* STATED PROBLEM A
Answer these questions about the pumpkin bread post:
(i) What had the buttermilk been bought to make?
(ii) What piece of equipment did the writer discover was missing from the kitchen?
(iii) What did the writer use in place of freshly grated nutmeg?

* PAGE
::::::::
| Cook the Book: Pumpkin Bread with Cream Cheese Frosting
| Monday, December 03, 2007
|After Thanksgiving I had canned pumpkin left in my cupboard and buttermilk in my fridge. The canned pumpkin was my back up, in case my roasted pumpkin didn't work out for pumpkin pie--but it worked out fine. The buttermilk was for the Cook's Illustrated Best Drop Biscuits, which I didn't make for Thanksgiving, but I did make later in the weekend. But buttermilk comes in such large quantities, I still had some.
So I went investigating into Dorie Greenspan's Baking book and found pumpkin muffins. And then realized that I have no muffin tins. None. How this happens in a fairly well-equipped kitchen (sans KitchenAid mixer and pastry cutter), I don't know. So I made pumpkin bread, instead. Now, in the cute photo, I have two loaves of the stuff, but in a repeat of the recipe, I made one and got a thicker loaf, which worked much better.
adapted from "Pumpkin Muffins" in Dorie Greenspan's Baking: From My Home to Yours, page 13
2 cups all-purpose flour
2 teaspoons baking powder
1/4 teaspoon baking soda
1/4 teaspoon salt
3/4 teaspoon ground cinnamon
1/2 teaspoon ground ginger
1/8 teaspoon freshly grated nutmeg (I didn't have this, so I just used ground nutmeg)
::::::::
* STATED PROBLEM B
Please output the stretch of the listing from the line containing "What is the physical" through the end of the listing as a JSON list of strings, one string per line, leaving out blank lines.

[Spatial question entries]
::::::::
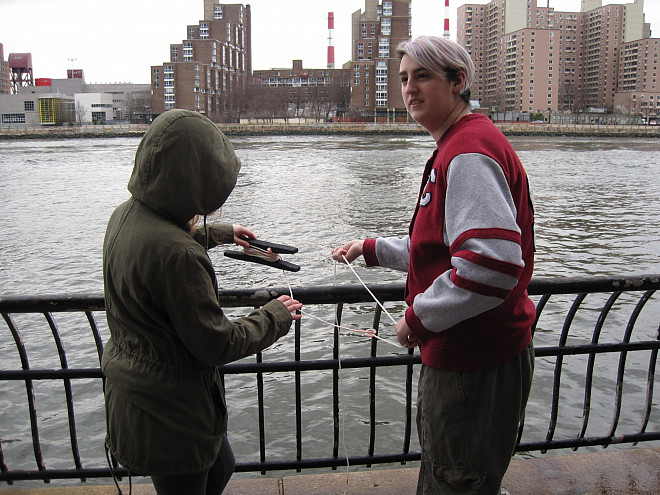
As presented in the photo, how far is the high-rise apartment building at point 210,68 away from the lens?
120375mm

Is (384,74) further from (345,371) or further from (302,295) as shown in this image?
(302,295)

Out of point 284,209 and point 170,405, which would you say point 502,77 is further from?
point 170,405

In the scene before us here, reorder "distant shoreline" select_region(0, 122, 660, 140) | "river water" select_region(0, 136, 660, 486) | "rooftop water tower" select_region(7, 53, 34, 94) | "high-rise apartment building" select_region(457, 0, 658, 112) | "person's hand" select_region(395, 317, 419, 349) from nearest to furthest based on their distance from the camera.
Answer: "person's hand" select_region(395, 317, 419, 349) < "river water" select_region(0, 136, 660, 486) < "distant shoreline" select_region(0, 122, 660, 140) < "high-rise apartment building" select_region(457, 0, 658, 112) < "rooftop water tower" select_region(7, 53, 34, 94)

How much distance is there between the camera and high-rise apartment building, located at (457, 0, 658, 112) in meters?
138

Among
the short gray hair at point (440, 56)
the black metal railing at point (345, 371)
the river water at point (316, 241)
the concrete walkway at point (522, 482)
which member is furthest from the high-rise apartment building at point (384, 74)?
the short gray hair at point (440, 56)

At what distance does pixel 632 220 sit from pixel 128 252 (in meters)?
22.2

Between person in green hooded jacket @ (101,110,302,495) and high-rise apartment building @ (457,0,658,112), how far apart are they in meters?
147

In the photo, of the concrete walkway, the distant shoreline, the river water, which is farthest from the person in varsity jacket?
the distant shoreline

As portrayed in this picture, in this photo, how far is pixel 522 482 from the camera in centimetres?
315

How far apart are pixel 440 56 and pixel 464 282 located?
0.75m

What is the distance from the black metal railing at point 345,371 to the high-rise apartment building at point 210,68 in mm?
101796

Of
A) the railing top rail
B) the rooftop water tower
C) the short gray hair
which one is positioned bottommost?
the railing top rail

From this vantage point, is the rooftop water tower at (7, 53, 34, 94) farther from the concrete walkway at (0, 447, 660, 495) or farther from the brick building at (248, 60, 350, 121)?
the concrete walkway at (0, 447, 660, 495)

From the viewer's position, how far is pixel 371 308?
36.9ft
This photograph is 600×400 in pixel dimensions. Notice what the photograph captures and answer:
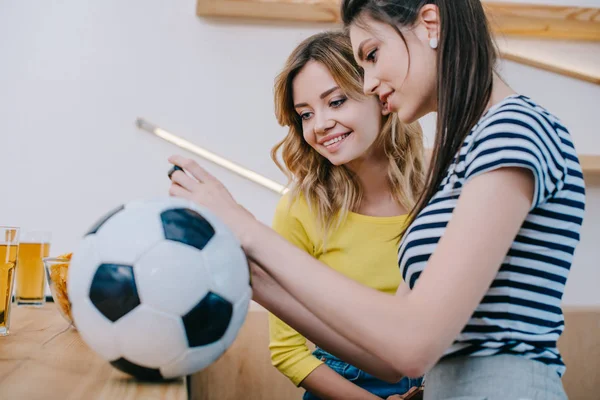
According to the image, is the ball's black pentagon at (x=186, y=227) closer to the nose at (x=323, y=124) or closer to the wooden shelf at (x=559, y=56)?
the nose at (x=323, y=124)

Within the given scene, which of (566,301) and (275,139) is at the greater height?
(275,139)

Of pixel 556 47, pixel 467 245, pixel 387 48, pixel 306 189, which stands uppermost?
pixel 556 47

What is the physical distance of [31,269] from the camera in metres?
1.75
::::::::
* FINISHED ANSWER A
(i) The Cook's Illustrated Best Drop Biscuits
(ii) Muffin tins
(iii) Ground nutmeg

* FINISHED ANSWER B
[
  "What is the physical distance of [31,269] from the camera in metres?",
  "1.75"
]